One night, Lou Ann tells Taylor about her fear that the horrible things she imagines will happen in real life. She tells Taylor that in high school she stood looking over a cliff and imagined jumping. After imagining it, she became terrified that she actually would jump. She says she used to worry that she would say something rude in the middle of church. Taylor says she has felt similarly, and Lou Ann feels relieved that someone understands her.

That night, Edna Poppy and Mrs. Virgie Parsons, two elderly neighbors, come to Lou Ann’s house for dinner and to watch Mattie, who is scheduled to appear on TV. Esperanza and Estevan also come over. On television, Mattie talks about human rights, the United Nations, the concept of asylum, and the violence visited upon immigrants who are forced to return to their countries of origin. Edna and Virgie do not understand Mattie’s remarks, and neither does Taylor.

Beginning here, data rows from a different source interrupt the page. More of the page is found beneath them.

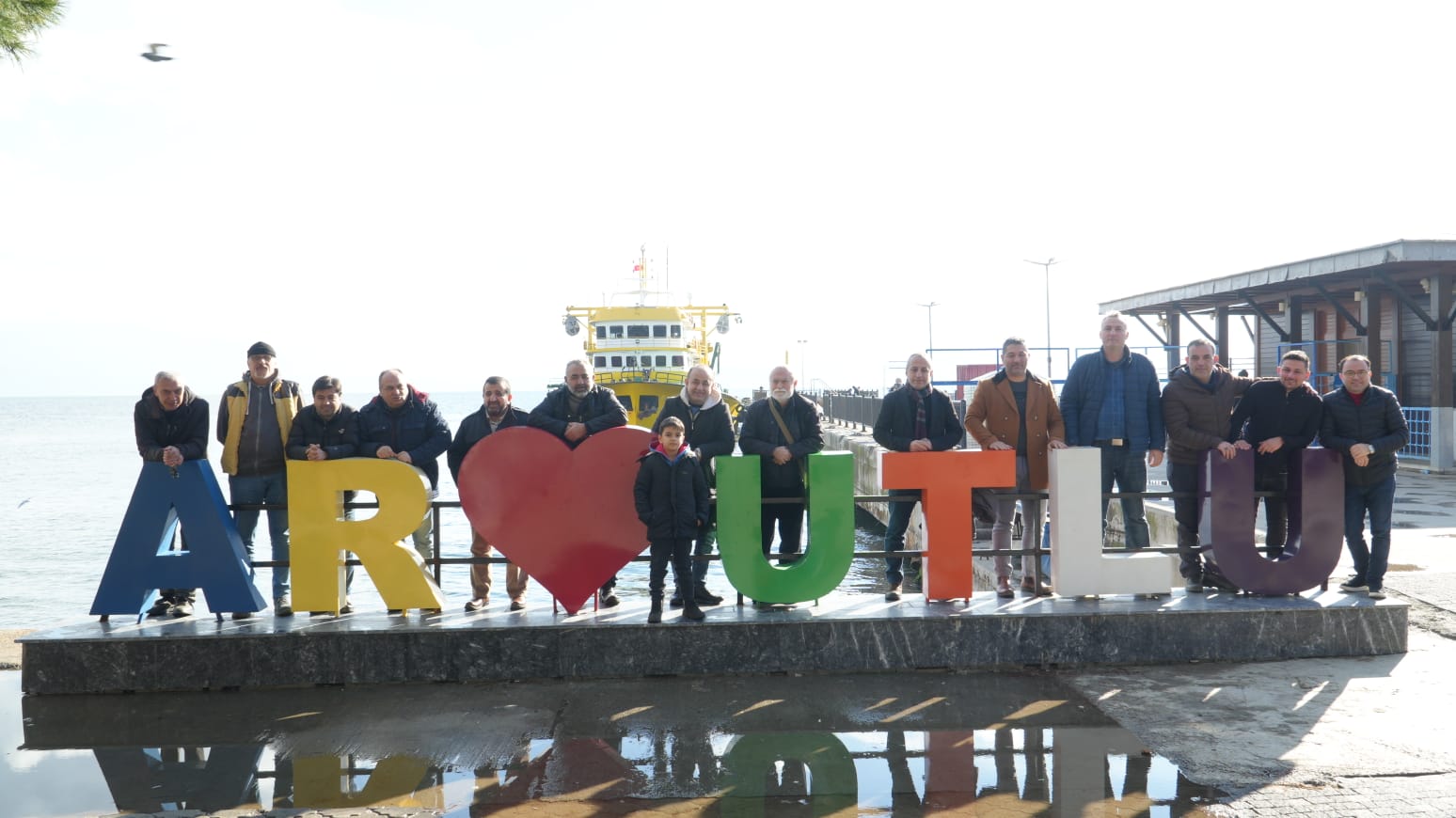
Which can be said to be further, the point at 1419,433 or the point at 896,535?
the point at 1419,433

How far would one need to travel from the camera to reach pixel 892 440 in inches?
292

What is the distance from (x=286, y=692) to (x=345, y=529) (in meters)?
1.08

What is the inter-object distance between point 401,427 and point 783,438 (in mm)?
2582

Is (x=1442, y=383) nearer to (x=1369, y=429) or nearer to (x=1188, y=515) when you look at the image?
(x=1369, y=429)

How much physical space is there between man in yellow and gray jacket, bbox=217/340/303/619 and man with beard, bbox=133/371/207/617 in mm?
169

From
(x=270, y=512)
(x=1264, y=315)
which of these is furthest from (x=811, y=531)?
(x=1264, y=315)

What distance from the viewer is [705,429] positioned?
280 inches

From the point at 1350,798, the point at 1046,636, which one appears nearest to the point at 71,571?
the point at 1046,636

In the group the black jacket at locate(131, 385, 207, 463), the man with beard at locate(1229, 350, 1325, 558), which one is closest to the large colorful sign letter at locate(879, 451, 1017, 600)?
the man with beard at locate(1229, 350, 1325, 558)

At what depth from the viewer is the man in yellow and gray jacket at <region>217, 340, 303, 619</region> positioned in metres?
6.98

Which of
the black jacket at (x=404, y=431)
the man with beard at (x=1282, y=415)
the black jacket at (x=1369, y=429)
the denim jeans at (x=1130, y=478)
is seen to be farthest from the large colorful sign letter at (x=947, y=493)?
the black jacket at (x=404, y=431)

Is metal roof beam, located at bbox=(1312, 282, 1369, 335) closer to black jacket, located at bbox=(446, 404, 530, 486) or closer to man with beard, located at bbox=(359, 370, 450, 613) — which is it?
black jacket, located at bbox=(446, 404, 530, 486)

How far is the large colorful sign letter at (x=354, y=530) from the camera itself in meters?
6.78

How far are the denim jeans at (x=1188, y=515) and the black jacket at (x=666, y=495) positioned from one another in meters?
3.42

Mrs. Parsons assumes that Turtle is Esperanza and Estevan’s child, and calls her a naked wild Native American. Estevan, who works washing dishes at a Chinese restaurant, has brought chopsticks to eat dinner with, but Mrs. Parsons turns up her nose at them. She goes on to remark that immigrants should “stay put in their own dirt” and not take American jobs. Turtle tries to put a piece of pineapple in her mouth with her chopsticks, but cannot. To make her feel better and to chasten Mrs. Parsons, Estevan tells a story. He says that in hell, people sit around a big table with plenty of food, starving to death because they must eat with long-handled spoons and cannot manage to get the spoons in their mouths. Heaven, he says, looks just the same: same table, same food, same spoons. But in heaven, the people use the long-handled spoons to feed one another. Estevan demonstrates by feeding Turtle a new piece of pineapple.

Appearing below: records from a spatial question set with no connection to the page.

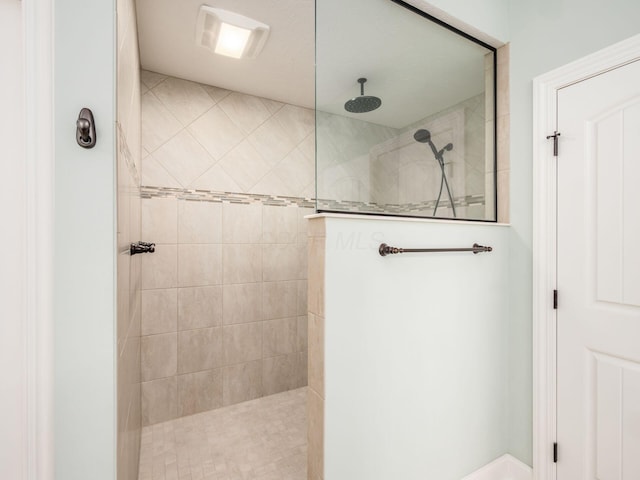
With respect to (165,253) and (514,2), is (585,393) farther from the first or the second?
(165,253)

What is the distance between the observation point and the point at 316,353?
1.14 metres

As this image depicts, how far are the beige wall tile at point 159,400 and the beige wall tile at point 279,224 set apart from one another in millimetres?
1255

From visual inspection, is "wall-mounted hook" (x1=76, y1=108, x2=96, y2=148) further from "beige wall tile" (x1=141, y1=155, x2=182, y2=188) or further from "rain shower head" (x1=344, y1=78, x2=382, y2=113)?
"beige wall tile" (x1=141, y1=155, x2=182, y2=188)

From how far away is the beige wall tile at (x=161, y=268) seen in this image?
2092mm

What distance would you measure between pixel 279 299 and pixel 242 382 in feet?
2.32

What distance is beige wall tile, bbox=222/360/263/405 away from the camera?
2346 millimetres

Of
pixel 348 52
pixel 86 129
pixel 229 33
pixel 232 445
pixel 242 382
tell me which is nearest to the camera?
pixel 86 129

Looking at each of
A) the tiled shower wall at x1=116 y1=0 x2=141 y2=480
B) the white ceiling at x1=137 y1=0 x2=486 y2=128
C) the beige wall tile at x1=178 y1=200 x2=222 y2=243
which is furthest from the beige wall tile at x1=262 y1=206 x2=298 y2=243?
the tiled shower wall at x1=116 y1=0 x2=141 y2=480

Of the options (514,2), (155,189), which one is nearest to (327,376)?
(155,189)

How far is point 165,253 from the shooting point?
7.04 ft

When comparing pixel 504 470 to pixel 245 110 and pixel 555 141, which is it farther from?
pixel 245 110

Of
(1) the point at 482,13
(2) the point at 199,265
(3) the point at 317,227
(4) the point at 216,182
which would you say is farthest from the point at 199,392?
(1) the point at 482,13

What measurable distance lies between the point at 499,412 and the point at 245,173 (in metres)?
2.28

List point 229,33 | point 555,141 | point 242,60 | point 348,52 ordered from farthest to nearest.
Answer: point 242,60
point 229,33
point 555,141
point 348,52
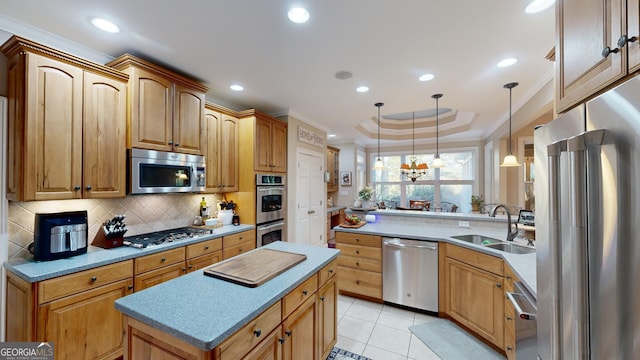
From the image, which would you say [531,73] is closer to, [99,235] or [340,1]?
[340,1]

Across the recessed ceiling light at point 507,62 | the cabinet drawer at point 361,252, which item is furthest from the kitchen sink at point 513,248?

Turtle’s first sound coincides with the appearance of the quail family, birds that suggest several symbolic meanings. Throughout the novel, Kingsolver uses birds to symbolize Turtle. In this instance, just as the baby birds come close to getting killed but survive, Turtle miraculously survives her tortured babyhood. Turtle’s little yelp might indicate her recognition of kindred spirits in the birds. The birds also have a symbolic meaning for Taylor. The car squeals to a stop to save the lives of the birds, just as Taylor’s life stopped, or changed course, so she could save Turtle’s life. Finally, the fact that the car stops for a family of quail suggests that Taylor, Lou Ann, and the others are becoming more and more like a family.

With Estevan, Kingsolver introduces a new kind of male character in her novel. Estevan, unlike the other male characters, is not selfish, abusive, irresponsible, or mean. Rather, he is kind, intelligent, and responsible. Lou Ann draws our attention to this difference when she notes that Angel would have tried to run over the baby birds. In contrast to Angel’s cruelty, Estevan slams on the brakes to save them.

Chapter Seven makes explicit Mattie’s role as an activist for illegal immigrants and refugees. Clues from previous chapters hinted at her work: Spanish-speaking people constantly staying in her house, a hurried priest with a Native American family waiting in his car, Mattie’s explanation to Taylor that she operates a human sanctuary. It now becomes clear to us that Mattie not only works for immigrants’ rights, she hides illegal immigrants in her house. The novel takes a political stance, portraying Mattie’s work as good and heroic. Edna and Virgie do not understand Mattie’s remarks, perhaps deliberately: Virgie harbors very conservative views on immigrants and twists Mattie’s ideas in order to hear what she wants to hear. Neither does Taylor fully comprehend what Mattie says, a failure that Kingsolver does not excuse. Because Kingsolver makes the nature and nobility of Mattie’s work clear to the reader, Taylor’s failure to grasp it seems perplexing and possibly willful. Kingsolver lets us wonder if Taylor decides not to understand because the topic scares or upsets her. Estevan’s story of heaven and hell continues this political commentary. As he tells the story, he glowers at Virgie, conveying his disapproval of her views on immigrants. She thinks immigrants should fend for themselves and Americans should not help them, just as the hell-dwellers in Estevan’s story think only of helping themselves.